What the task asks ::
Return the records that follow unaltered. Omit every picture.

Data supplied ::
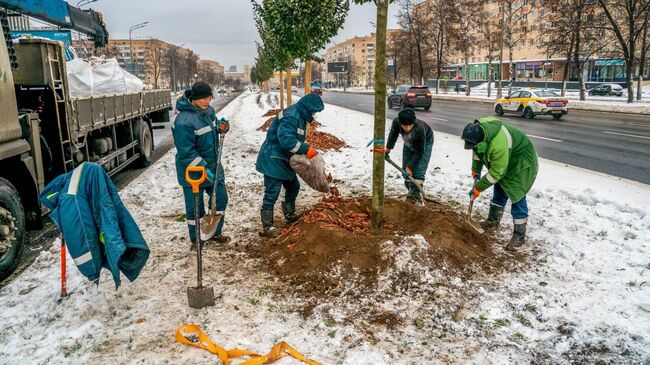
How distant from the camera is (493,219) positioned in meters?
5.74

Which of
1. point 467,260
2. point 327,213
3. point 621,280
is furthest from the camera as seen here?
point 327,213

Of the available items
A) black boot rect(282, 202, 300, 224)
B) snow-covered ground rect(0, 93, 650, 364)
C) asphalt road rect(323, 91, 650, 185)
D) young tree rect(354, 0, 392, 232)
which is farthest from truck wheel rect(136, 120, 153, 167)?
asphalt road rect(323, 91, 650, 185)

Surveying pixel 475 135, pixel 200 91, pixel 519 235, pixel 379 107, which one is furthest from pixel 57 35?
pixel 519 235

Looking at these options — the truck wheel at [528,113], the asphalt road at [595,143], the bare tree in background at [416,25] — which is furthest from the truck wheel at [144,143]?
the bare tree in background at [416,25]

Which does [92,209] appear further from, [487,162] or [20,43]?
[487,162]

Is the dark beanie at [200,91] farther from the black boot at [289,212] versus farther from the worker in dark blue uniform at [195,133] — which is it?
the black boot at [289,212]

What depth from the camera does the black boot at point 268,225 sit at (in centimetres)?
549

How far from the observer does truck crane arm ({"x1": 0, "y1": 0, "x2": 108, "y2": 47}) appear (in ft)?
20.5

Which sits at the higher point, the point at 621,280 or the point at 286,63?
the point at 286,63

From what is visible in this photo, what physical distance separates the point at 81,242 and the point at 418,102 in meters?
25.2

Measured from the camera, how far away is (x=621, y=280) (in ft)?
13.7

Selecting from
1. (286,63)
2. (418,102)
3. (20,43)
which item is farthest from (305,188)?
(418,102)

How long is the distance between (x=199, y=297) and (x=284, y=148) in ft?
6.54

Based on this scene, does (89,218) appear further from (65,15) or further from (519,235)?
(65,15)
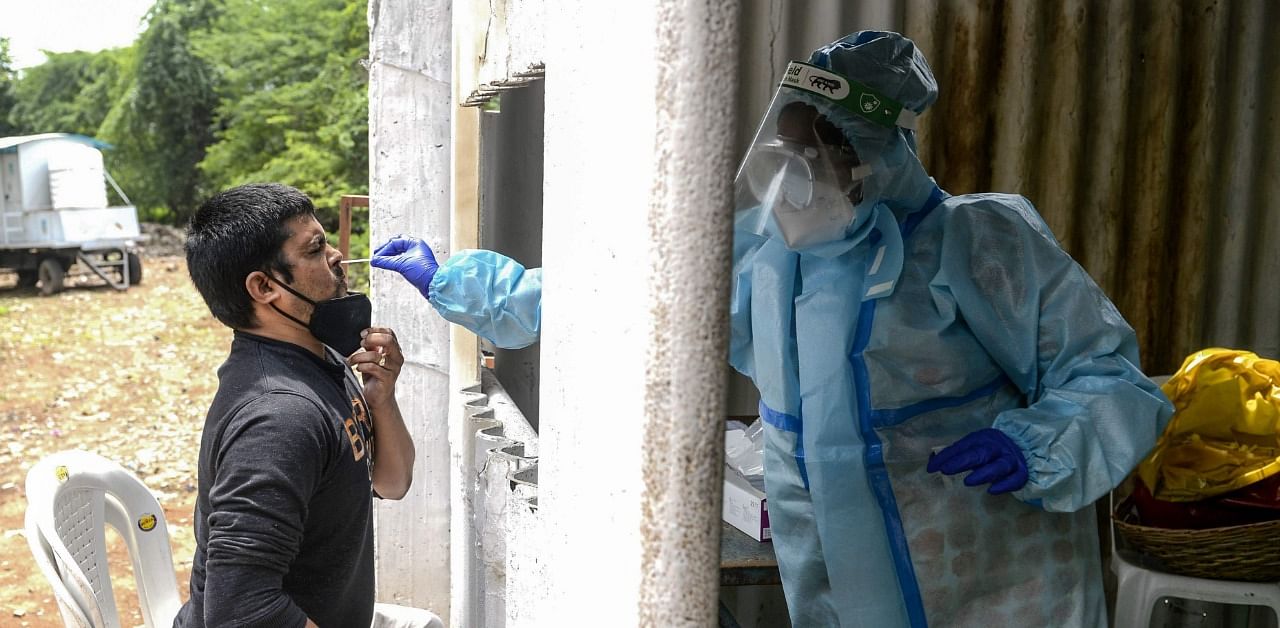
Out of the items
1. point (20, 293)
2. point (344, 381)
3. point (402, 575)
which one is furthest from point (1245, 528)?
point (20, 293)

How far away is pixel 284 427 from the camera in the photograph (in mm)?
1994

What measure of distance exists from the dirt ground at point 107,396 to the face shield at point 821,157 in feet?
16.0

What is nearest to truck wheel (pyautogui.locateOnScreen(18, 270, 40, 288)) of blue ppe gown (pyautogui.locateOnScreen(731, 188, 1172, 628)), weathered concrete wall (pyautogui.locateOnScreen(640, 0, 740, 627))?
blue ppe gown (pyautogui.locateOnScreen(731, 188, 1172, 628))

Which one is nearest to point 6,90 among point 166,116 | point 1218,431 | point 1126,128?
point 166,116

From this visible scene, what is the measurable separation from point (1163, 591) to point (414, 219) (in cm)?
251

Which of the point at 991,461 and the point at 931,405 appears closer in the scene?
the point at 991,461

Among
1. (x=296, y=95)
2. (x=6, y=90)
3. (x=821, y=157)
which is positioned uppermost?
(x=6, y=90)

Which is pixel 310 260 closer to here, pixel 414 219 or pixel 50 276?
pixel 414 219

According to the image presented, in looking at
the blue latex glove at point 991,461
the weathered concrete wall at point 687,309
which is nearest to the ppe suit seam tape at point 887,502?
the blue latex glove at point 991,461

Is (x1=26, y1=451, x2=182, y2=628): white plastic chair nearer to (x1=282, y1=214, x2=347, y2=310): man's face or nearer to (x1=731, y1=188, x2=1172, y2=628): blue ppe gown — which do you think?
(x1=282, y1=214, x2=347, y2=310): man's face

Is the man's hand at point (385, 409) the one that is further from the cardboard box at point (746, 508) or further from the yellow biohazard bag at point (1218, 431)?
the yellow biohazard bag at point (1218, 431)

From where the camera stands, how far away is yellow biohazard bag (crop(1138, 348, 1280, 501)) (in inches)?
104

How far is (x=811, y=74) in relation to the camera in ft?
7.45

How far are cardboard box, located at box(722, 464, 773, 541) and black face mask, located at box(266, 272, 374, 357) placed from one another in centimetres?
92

Output for this exercise ::
How distant from the camera is (493,219) positioned in meters?
5.74

Which of
1. point 467,260
2. point 327,213
3. point 621,280
is furthest from the camera as seen here?
point 327,213

Of the available items
A) black boot rect(282, 202, 300, 224)
B) snow-covered ground rect(0, 93, 650, 364)
C) asphalt road rect(323, 91, 650, 185)
D) young tree rect(354, 0, 392, 232)
which is farthest from truck wheel rect(136, 120, 153, 167)?
asphalt road rect(323, 91, 650, 185)

Surveying pixel 475 135, pixel 200 91, pixel 519 235, pixel 379 107, which one is furthest from pixel 57 35?
pixel 519 235

Looking at these options — the truck wheel at [528,113], the asphalt road at [595,143], the bare tree in background at [416,25] — which is furthest from the truck wheel at [144,143]?
the bare tree in background at [416,25]

Which does [92,209] appear further from, [487,162] or [20,43]?
[487,162]

Is the dark beanie at [200,91] farther from the black boot at [289,212] versus farther from the worker in dark blue uniform at [195,133] — which is it?
the black boot at [289,212]

What depth from the camera does the black boot at point 268,225 sit at (in centimetres)?
549

How far from the observer does truck crane arm ({"x1": 0, "y1": 0, "x2": 108, "y2": 47}) appear (in ft)?
20.5

Which sits at the higher point, the point at 621,280 or the point at 286,63?
the point at 286,63

From what is visible in this photo, what physical distance separates the point at 81,242 and the point at 418,102 in meters?
25.2

Measured from the camera, how far away is (x=621, y=280) (in ft)?
13.7

Selecting from
1. (286,63)
2. (418,102)
3. (20,43)
which item is farthest from (305,188)?
(418,102)

How long is the distance between (x=199, y=297) and (x=284, y=148) in ft?
6.54

Based on this scene, does (89,218) appear further from (65,15) or further from (519,235)?
(65,15)
Out of the items
1. point (20, 293)
2. point (344, 381)
3. point (402, 575)
which one is furthest from point (1245, 528)?
point (20, 293)

How far away is pixel 284 427 from the camera in the photograph (in mm)?
1994

What measure of distance exists from the dirt ground at point 107,396 to the face shield at point 821,157 in feet?
16.0

What is nearest to truck wheel (pyautogui.locateOnScreen(18, 270, 40, 288)) of blue ppe gown (pyautogui.locateOnScreen(731, 188, 1172, 628)), weathered concrete wall (pyautogui.locateOnScreen(640, 0, 740, 627))?
blue ppe gown (pyautogui.locateOnScreen(731, 188, 1172, 628))

Which one is nearest to point 6,90 among point 166,116 | point 1218,431 | point 1126,128?
point 166,116

From this visible scene, what is the measurable separation from point (1163, 591) to point (414, 219) (in cm)?
251

Which of the point at 991,461 and the point at 931,405 appears closer in the scene?
the point at 991,461

Among
1. (x=296, y=95)
2. (x=6, y=90)
3. (x=821, y=157)
which is positioned uppermost?
(x=6, y=90)

Which is pixel 310 260 closer to here, pixel 414 219 or pixel 50 276?
pixel 414 219

According to the image presented, in looking at
the blue latex glove at point 991,461
the weathered concrete wall at point 687,309
which is nearest to the ppe suit seam tape at point 887,502?
the blue latex glove at point 991,461

Is (x1=26, y1=451, x2=182, y2=628): white plastic chair nearer to (x1=282, y1=214, x2=347, y2=310): man's face or nearer to (x1=731, y1=188, x2=1172, y2=628): blue ppe gown — which do you think?
(x1=282, y1=214, x2=347, y2=310): man's face

Is the man's hand at point (385, 409) the one that is further from the cardboard box at point (746, 508) or further from the yellow biohazard bag at point (1218, 431)?
the yellow biohazard bag at point (1218, 431)

From where the camera stands, how far away is yellow biohazard bag (crop(1138, 348, 1280, 501)) (in inches)?
104

How far is (x=811, y=74) in relation to the camera in ft?
7.45

How far are cardboard box, located at box(722, 464, 773, 541) and black face mask, located at box(266, 272, 374, 357) placed from one another in centimetres?
92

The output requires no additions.